I am scared because he mentioned it to another person of similar level and that person took me into a room and suggested I apologize, which I did immediately in text and also gonna replace tomorrow. But did I forever ruin the rapport? I feel so stupid.
Why would you assume everything in the fridge is for you to eat?
YTA. Well… yogurt isn’t really considered a “condiment” in America, so I’m at a loss to see why you would think it would be considered shared stuff by the office? It’s not like multiple people can use one little container of it…
YTA for assuming
I think your boss’s boss is your boss, not just your coworker. As far as the yogurt goes, I’d say apologizing and replacing it is enough. As long as it doesn’t happen again he’ll probably just brush it off and move on.

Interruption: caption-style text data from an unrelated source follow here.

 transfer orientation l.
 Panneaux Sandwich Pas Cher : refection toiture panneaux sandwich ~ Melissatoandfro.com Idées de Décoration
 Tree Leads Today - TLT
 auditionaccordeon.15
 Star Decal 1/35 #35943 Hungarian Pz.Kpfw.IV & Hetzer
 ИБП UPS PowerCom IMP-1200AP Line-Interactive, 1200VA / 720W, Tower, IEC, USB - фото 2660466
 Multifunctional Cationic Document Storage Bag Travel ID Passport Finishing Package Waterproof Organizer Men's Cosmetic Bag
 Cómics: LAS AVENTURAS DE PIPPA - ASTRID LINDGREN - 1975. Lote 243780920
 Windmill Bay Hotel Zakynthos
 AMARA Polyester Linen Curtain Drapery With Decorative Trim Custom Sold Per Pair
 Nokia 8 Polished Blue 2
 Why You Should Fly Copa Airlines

If you really wanna go the extra mile maybe you could get him a replacement yogurt and a little something extra as an apology, like a small dessert or candy bar.
eta: NTA
I’ve never heard of communal yogurt lmao. YTA
Yeah YTA obviously. You have spoiled the rapport for now yeah and everyone is probably gonna be talking about the crazy new guy who goes round stealing yoghurt. You got some work to do to come back from this.
YTA for assuming it was fair game. It would not have been hard to just ask someone considering you don’t yet know the nuances of this work place.

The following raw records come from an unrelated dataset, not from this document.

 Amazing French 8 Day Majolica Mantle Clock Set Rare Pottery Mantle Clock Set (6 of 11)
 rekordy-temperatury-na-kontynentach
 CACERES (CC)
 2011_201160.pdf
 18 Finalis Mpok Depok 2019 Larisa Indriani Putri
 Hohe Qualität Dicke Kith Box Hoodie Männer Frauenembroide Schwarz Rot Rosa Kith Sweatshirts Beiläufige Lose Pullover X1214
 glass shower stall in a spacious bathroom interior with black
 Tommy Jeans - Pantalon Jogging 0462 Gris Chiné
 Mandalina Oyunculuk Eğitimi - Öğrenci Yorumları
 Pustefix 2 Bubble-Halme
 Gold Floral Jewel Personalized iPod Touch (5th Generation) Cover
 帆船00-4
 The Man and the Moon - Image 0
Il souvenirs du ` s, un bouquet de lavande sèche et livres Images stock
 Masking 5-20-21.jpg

But I wouldn’t worry too much about it. Ultimately it is just a yogurt and anyone that is going to hold a grudge over one missing yogurt is being unnecessarily petty and immature. Especially if you apologized and replaced it.
I don’t really think this is AITA material for this sub. You clearly know what you did is wrong and I think your last question is asking advice on if it would ruin your rapport.
I mean to answer this in the context of AITA – yes YTA. Yoghurt isn’t one of those things that are universally shareable. You’re also new to the office so some responsibility lies within you to ask questions for things you don’t know the answer to.
Regarding your question about advice, we can’t answer that cuz neither you nor this sub knows your boss. Initial impressions are important and your boss ATP is like a border agent: they have the discretion to either let it go or paint you as “the food stealer” for the foundation of your career and there’s nothing you can do about it.
I mean you already apologized so there’s no real conflict here. It’s now you just worried about how severe this is. Id just make sure I do what I should be doing at my best.
Exactly how many yogurts were in the fridge, it’s a mistake on your part if there were 30. But if there were 2 you effectively stole someone’s lunch.
I don’t care if your previous office provided snacks it’s a pretty big assumption without finding out first.
Yes, this was entirely your *faux pas*. You can’t just assume things work the same as your old workplace. Even if customs are the same at both workplaces, milk is not the same as yogurt. When I’ve been at new jobs, I definitely check what other people are doing before just taking things. YTA.
I don’t know if you’re an asshole but they’re going to think you have bad judgement for a bit. Replace the yogurt and be careful not to make assumptions for a while.
YTA you can’t just assume….
So you assumed that something was shared based on your old work and how things were there?? YTA for assuming, and next time be an adult and apologize in person – also always ask questions, you might think it’s a stupid one but it saves on the mistakes
YTA. Why are you even asking this,lol.